Restate word for word the lines that run from the one containing "order: Artiodactyla" to the last line of the data, both ends included.

**DATA UNDER STUDY:**
**********

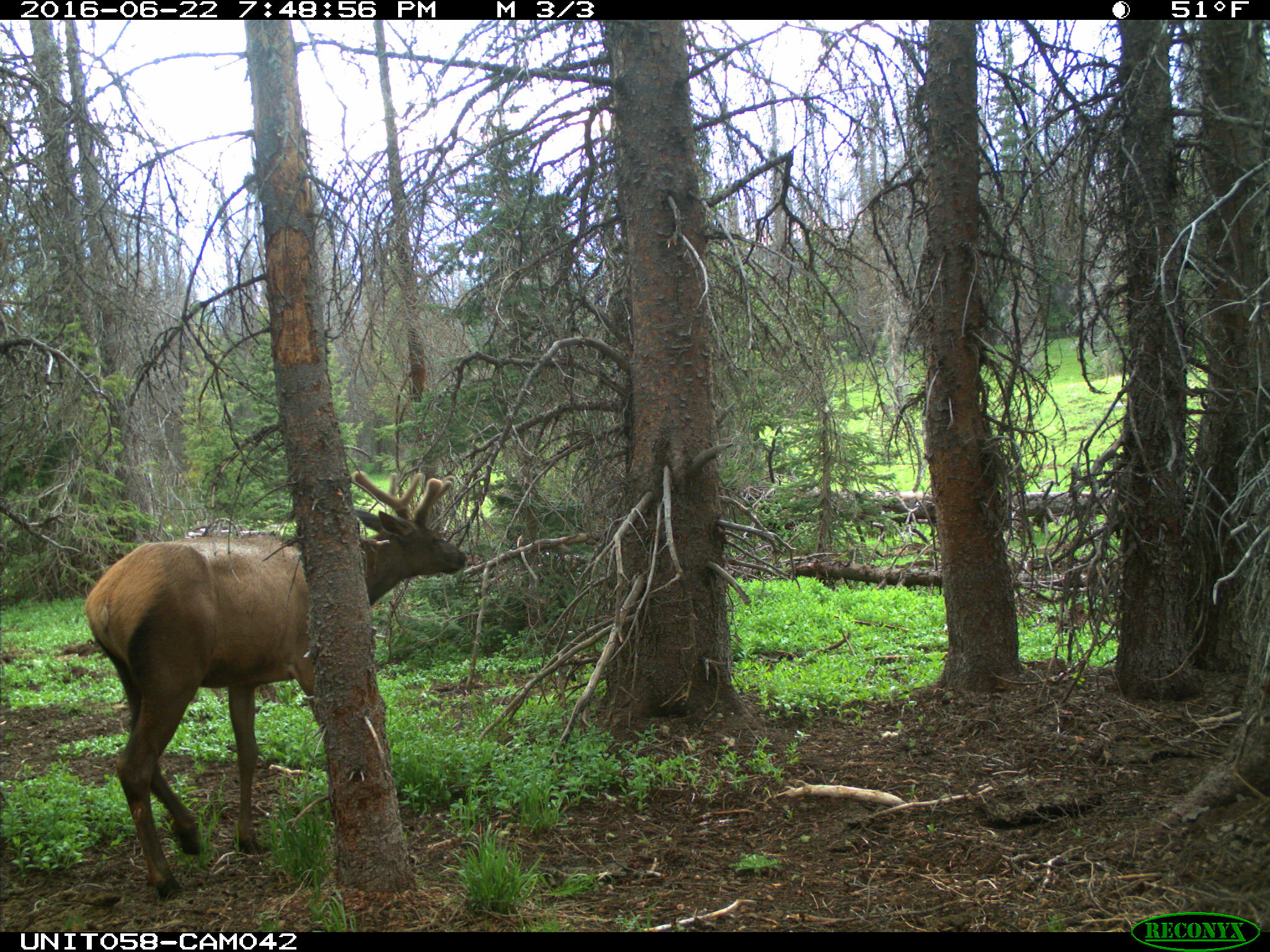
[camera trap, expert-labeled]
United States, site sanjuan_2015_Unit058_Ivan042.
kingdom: Animalia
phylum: Chordata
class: Mammalia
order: Artiodactyla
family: Cervidae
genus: Cervus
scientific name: Cervus elaphus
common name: red deer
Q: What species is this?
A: Cervus elaphus (red deer).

**********

**WRITTEN RESPONSE:**
order: Artiodactyla
family: Cervidae
genus: Cervus
scientific name: Cervus elaphus
common name: red deer
Q: What species is this?
A: Cervus elaphus (red deer).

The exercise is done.